The Meaning of Work – Employee Experience and Retention

In today’s world, retention has as much to do with what employees are experiencing – their aspirations, expectations, and the meaning they ascribe to work and career – as it does with the needs of an organization.

Our experiences and expectations of work and career are currently undergoing great shifts. And this is creating the need for more dialogue between the experiential and the strategic when it comes to career development and retention.

I want to focus on the experiential and the interplay between our existential “wants”, our expectations, and the experiences we have in the workplace, all of which influence career engagement and retention.

The meaning of work

The meaning that work and career hold for us is always personally defined, culturally shaped, and very fluid.

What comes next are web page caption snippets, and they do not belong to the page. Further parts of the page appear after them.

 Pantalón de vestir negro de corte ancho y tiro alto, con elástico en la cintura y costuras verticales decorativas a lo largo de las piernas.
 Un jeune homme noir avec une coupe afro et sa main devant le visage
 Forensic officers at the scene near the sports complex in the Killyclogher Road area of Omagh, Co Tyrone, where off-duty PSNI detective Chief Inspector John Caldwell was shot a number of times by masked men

The meaning we ascribe to work and career is very much dependent on:

  • Our expectations and aspirations for work and career,  
  • Our experiences of work and career,  
  • The relationship we develop with work and career,
  • Collective, cultural narratives about work and career,
  • The ever-changing job markets,
  • Opportunities and access within those changing job markets, and
  • The stage of life we are in.

At one stage of life, access to opportunities and economic stability is a priority. At another, we may be focused on skill development and mastery in a chosen professional area or field. At another, recognition and identity are strongly entwined with what we do. At another, we may find ourselves outgrowing our jobs or our roles and yearning for change and new opportunities. And at yet another stage, our focus may turn to the purpose and relevance of what we are doing day to day.

Any of the above – alone or in combination – will influence our attitudes towards careers, how we navigate our careers, our decisions to remain in careers or jobs, or the desire to change our career paths.

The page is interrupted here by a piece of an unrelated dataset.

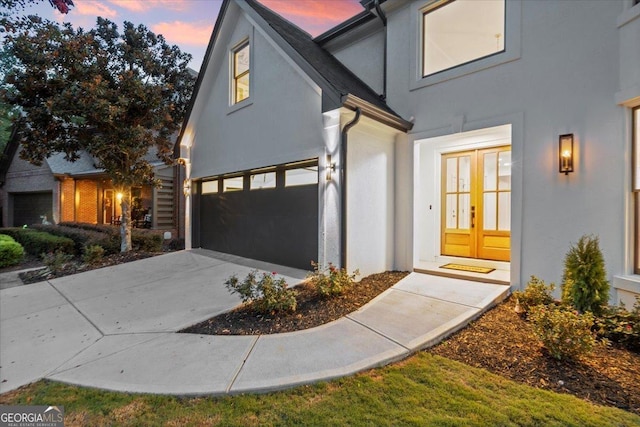 view of front facade with a garage and french doors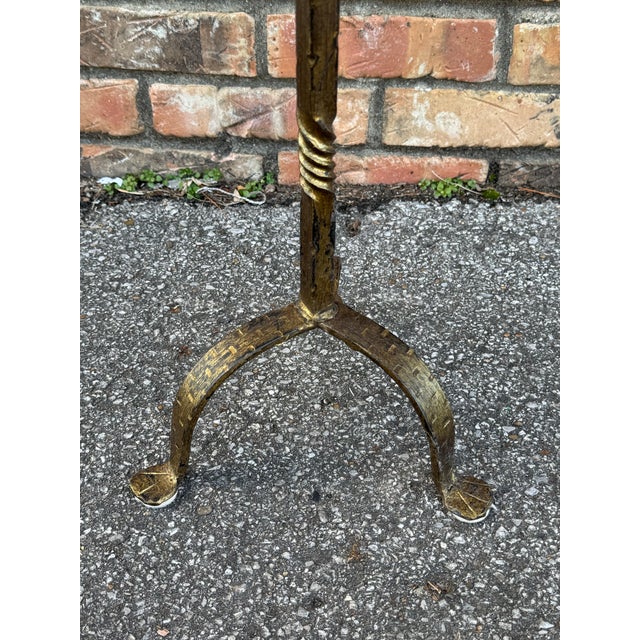 This is wonderful little Spanish made wrought iron drink table with an antiqued gold finish. It is contemporary yet...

Existential “wants” and expectations

The meaning of work and career is also very much entwined with core existential issues or existential “wants”. A very human desire for self-expression, mastery, security, fulfillment, having a place in the world, freedom, and contribution.

A few examples of existential “wants”:

  • To experience the work we do, and the careers we have, as meaningful. 
  • To experience a sense of purpose in the work we have chosen. 
  • To engage in work that aligns with our values.
  • To feel that our work is relevant.
  • To have choices, to have agency.
  • To have opportunities to contribute.
  • To have the boundaries between our work life and the rest of our lives respected. To have our lives respected.

These existential “wants”, in turn, come into contact and interact with our expectations and our experiences in the workplace. These include:

  • Access and opportunities for decent work and liveable wages.
  • To be part of a respectful and inclusive workplace with reasonable demands and clear communication from leaders.
  • To have a voice, to be heard.
  • To receive constructive and positive feedback.
  • To be supported and mentored.
  • To have opportunities to collaborate with and learn from others.
  • To be assigned work roles that recognize our skills, our strengths, and our value.
  • To have roles that are flexible with opportunities for growth and development.

How engaged we are, how motivated, and how committed we are to remain in a job or with an organization is very much influenced by the reciprocal interplay of existential “wants”, expectations, and experiences we have in the workplace.

That interplay shapes the relationship we develop with work and career over our lifetimes. It will influence how we design and navigate our career paths, how we respond and adapt to changes in the workforce, and how long we will remain in a particular job or with an organization.